[Extracted records]
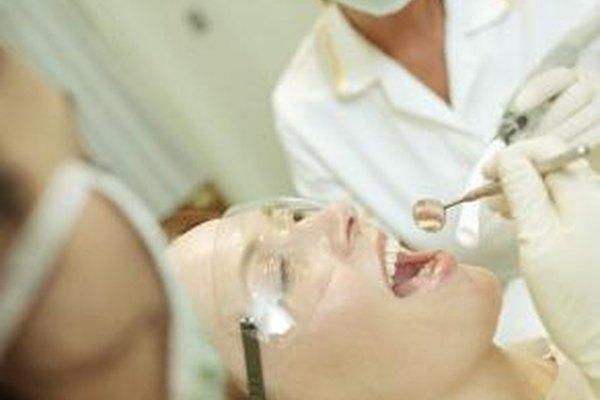Los higienistas dentales deben llevar equipo de protección, como máscaras, cuando trabajan.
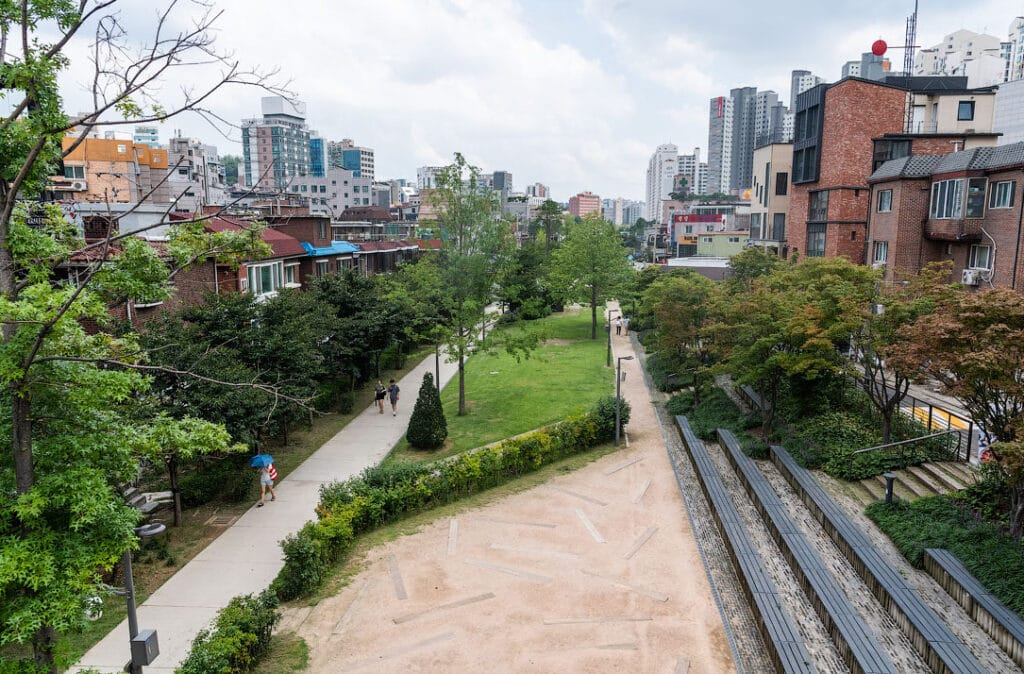 Лесной парк линии Кёнъисон, Сеул, Южная Корея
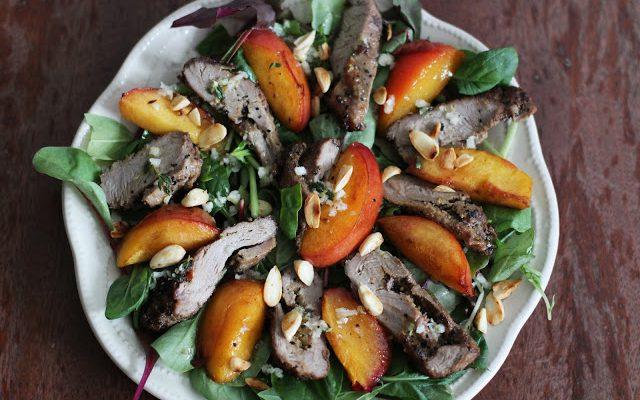 Labai skanios salotos su antiena ir keptais nektarinais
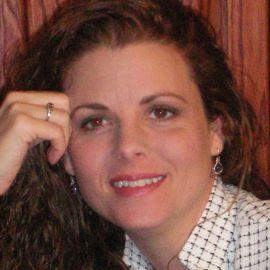 Tracy Lewis Headshot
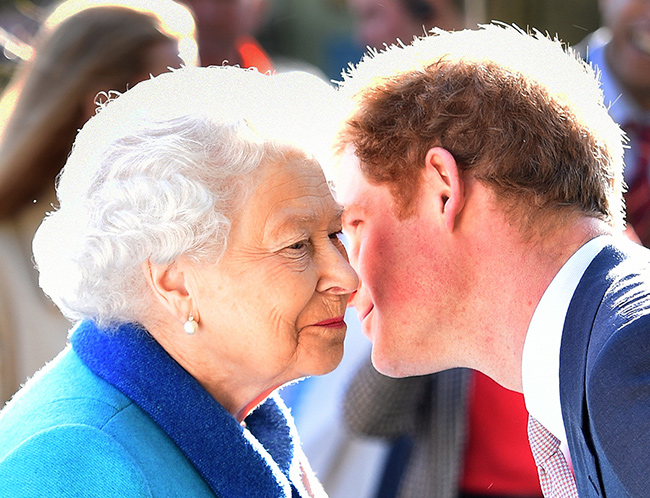 harry-kissing-queen-
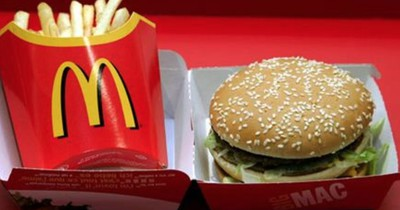 Deshalb solltest du bei McDonald's zwei Burger bestellen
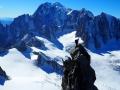 La Pointe Selle (4009m), antécime de la Dent du Géant, sur fond de Mont-Blanc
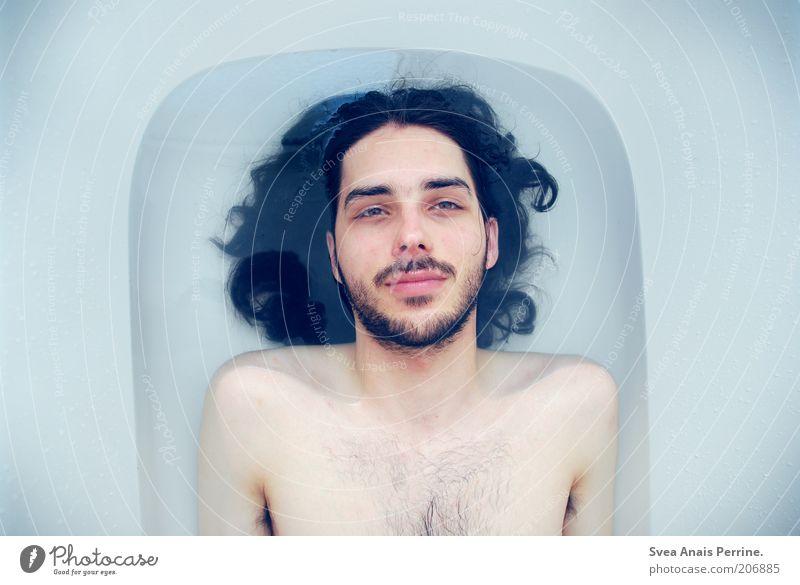 die farbe königsblau. Mensch Mann Jugendliche blau Wasser weiß Gesicht Erwachsene kalt Gefühle nackt Haare & Frisuren Denken Stimmung Körper Schwimmen & Baden
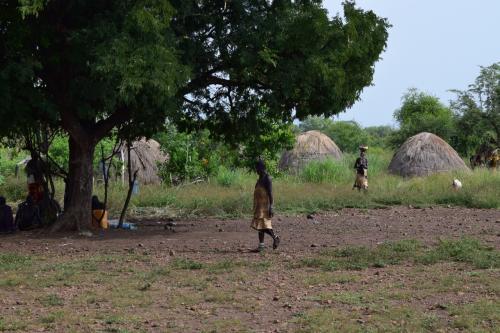 90分かけて到着、ムルシ族の部落。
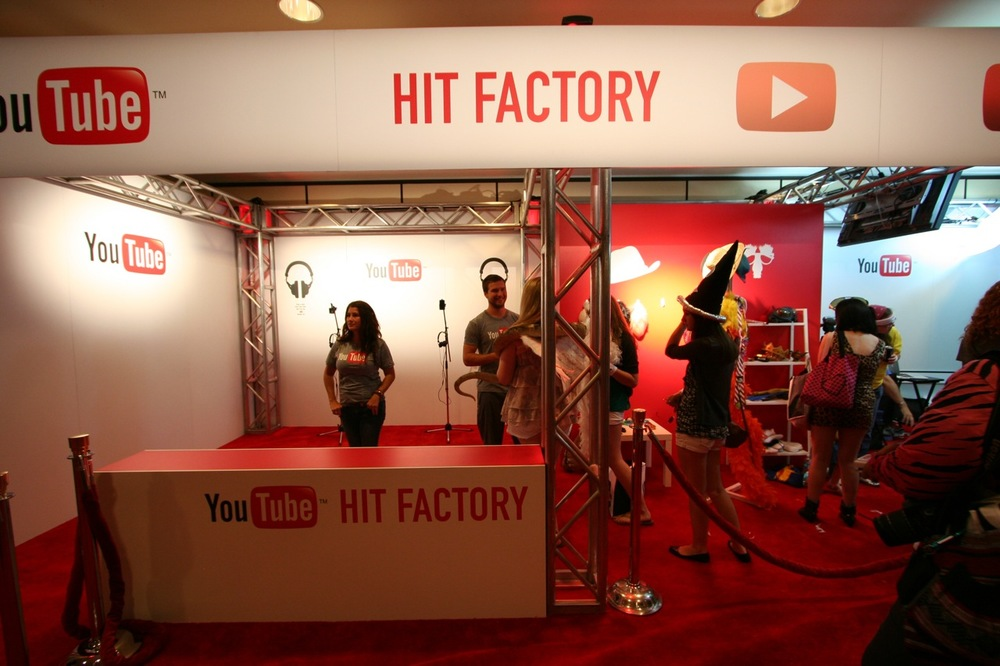 YouTube_VidCon'11_PLAY Room - 043.jpg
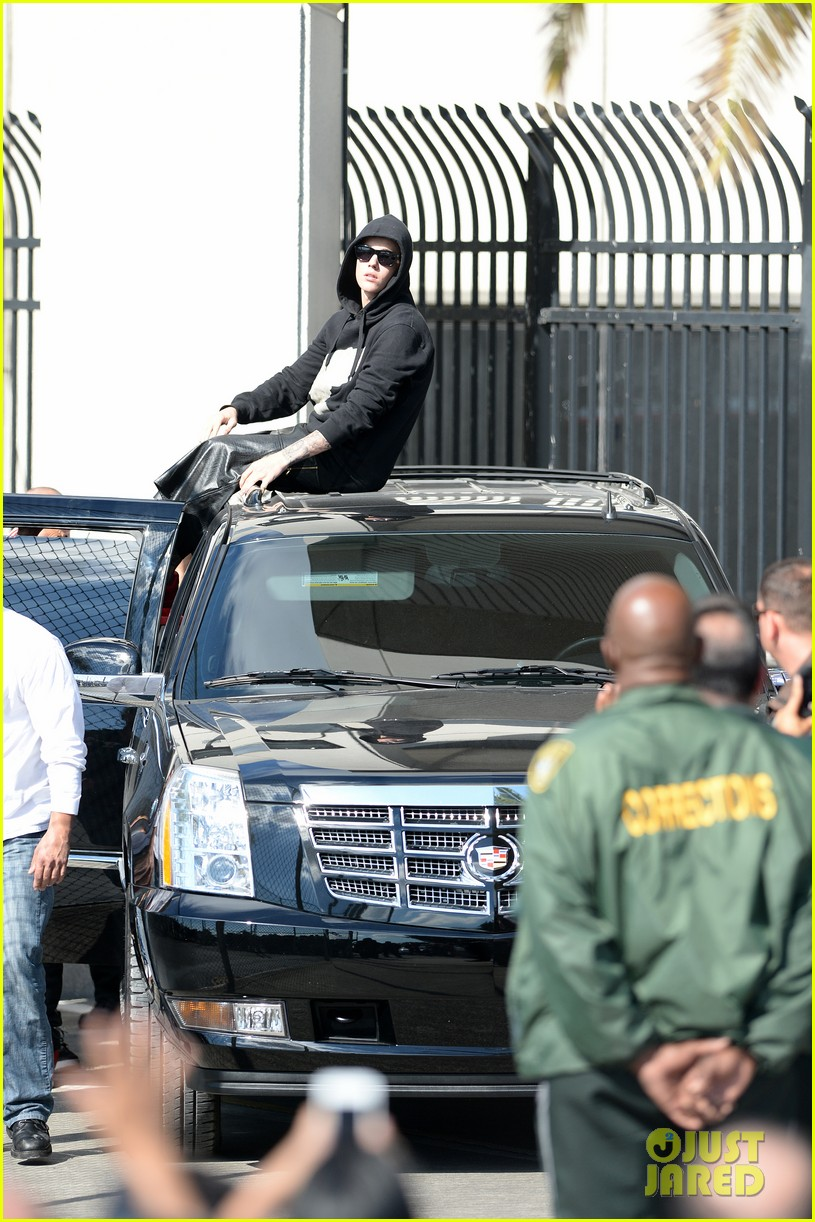 justin bieber leaves jail waves to fans after arrest 053038548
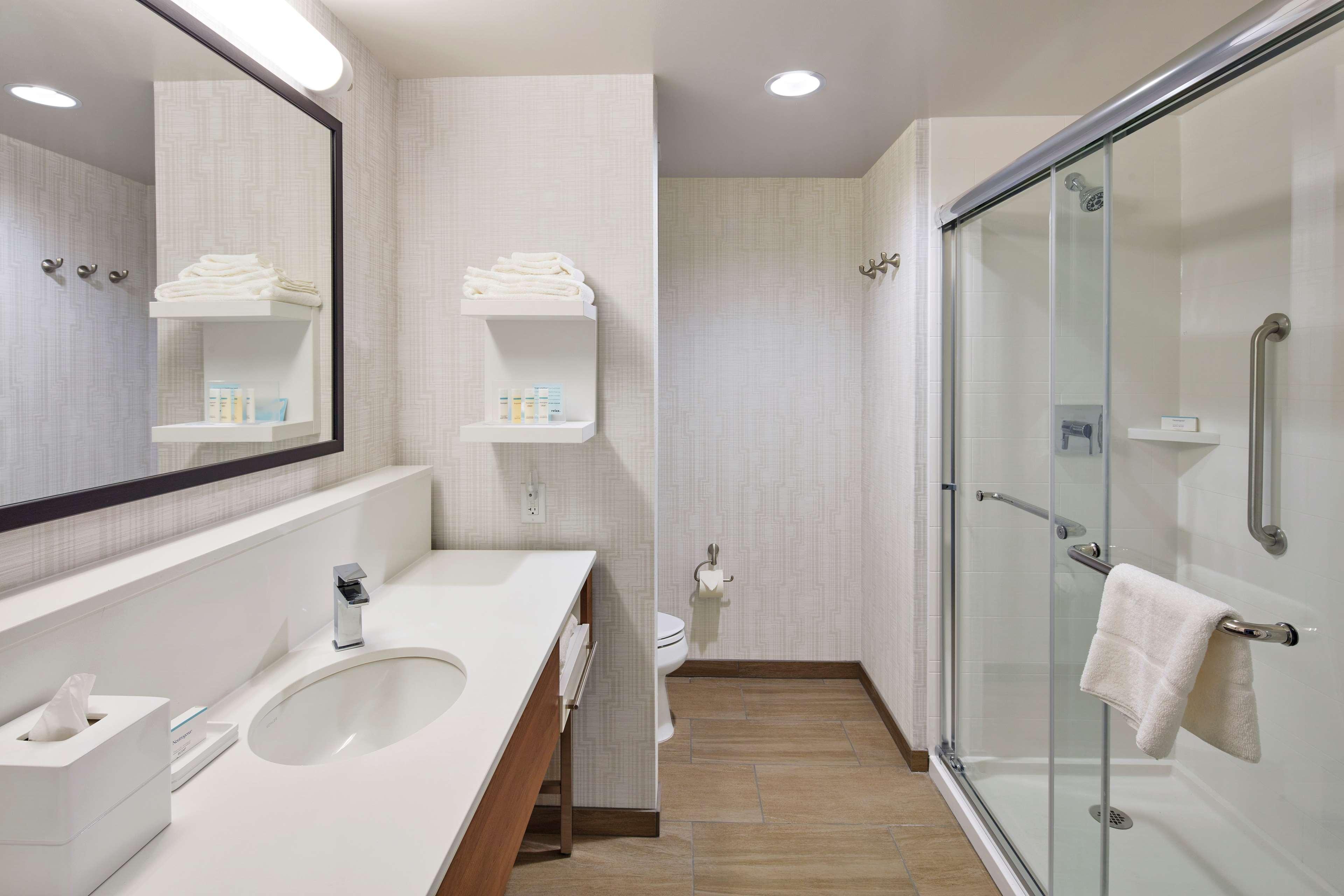 Hampton Inn & Suites Sacramento at CSUS image 38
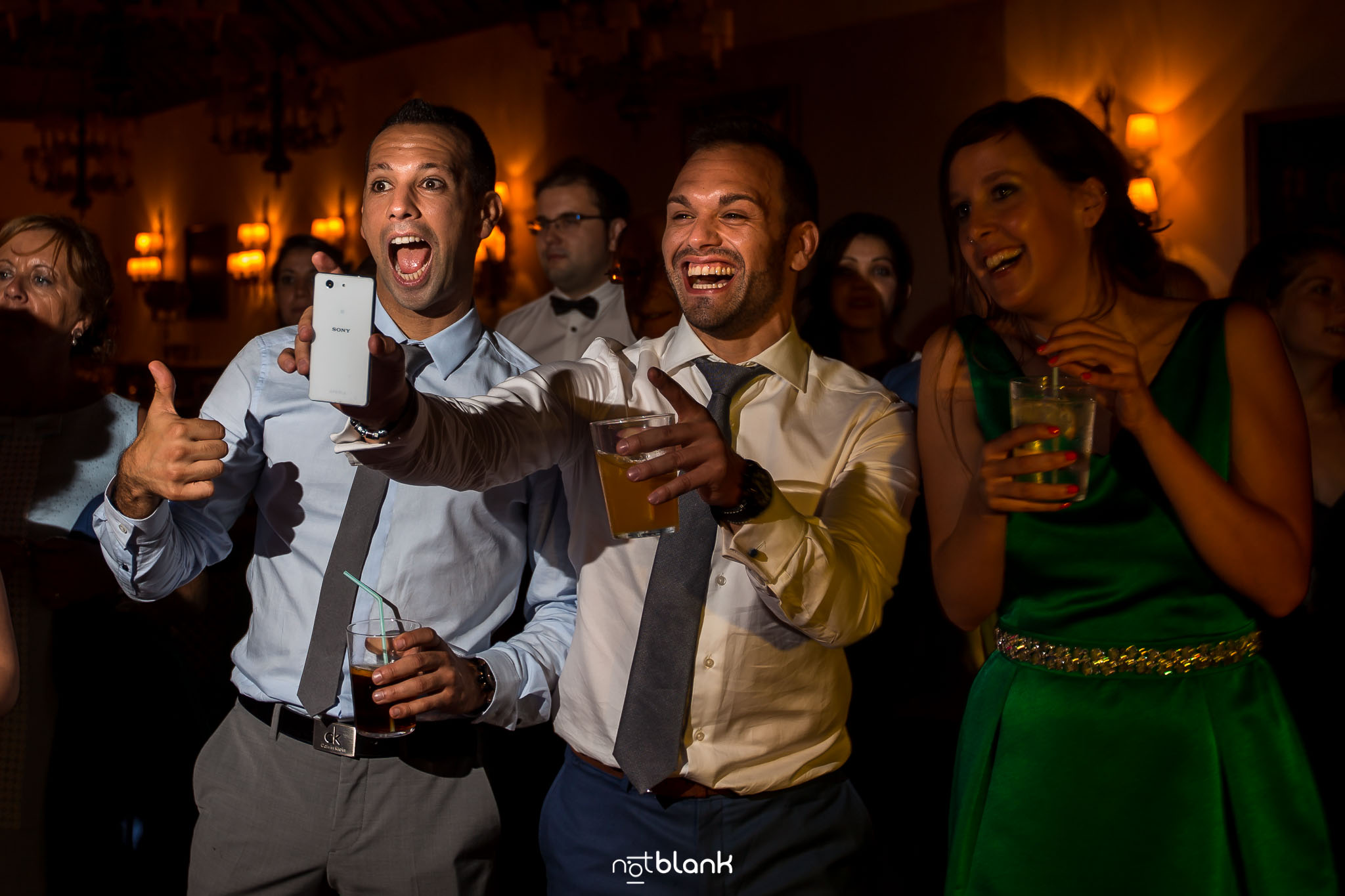 notblank-boda-Fotógrafos-de-boda-Parador Baiona-Bayona-Invitados-Sonrisa-Emoción-Copas-Fiesta-Baile-Teléfono móvil-Cámara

• [TASK GOAL]
Repeat, exactly and only, the lines from the one containing "90分かけて到着、ムルシ族の部落。" through the final line of the data, both ends included, leaving out any picture.

• [SOLUTION TO THE EXERCISE]
 90分かけて到着、ムルシ族の部落。
 YouTube_VidCon'11_PLAY Room - 043.jpg
 justin bieber leaves jail waves to fans after arrest 053038548
 Hampton Inn & Suites Sacramento at CSUS image 38
 notblank-boda-Fotógrafos-de-boda-Parador Baiona-Bayona-Invitados-Sonrisa-Emoción-Copas-Fiesta-Baile-Teléfono móvil-Cámara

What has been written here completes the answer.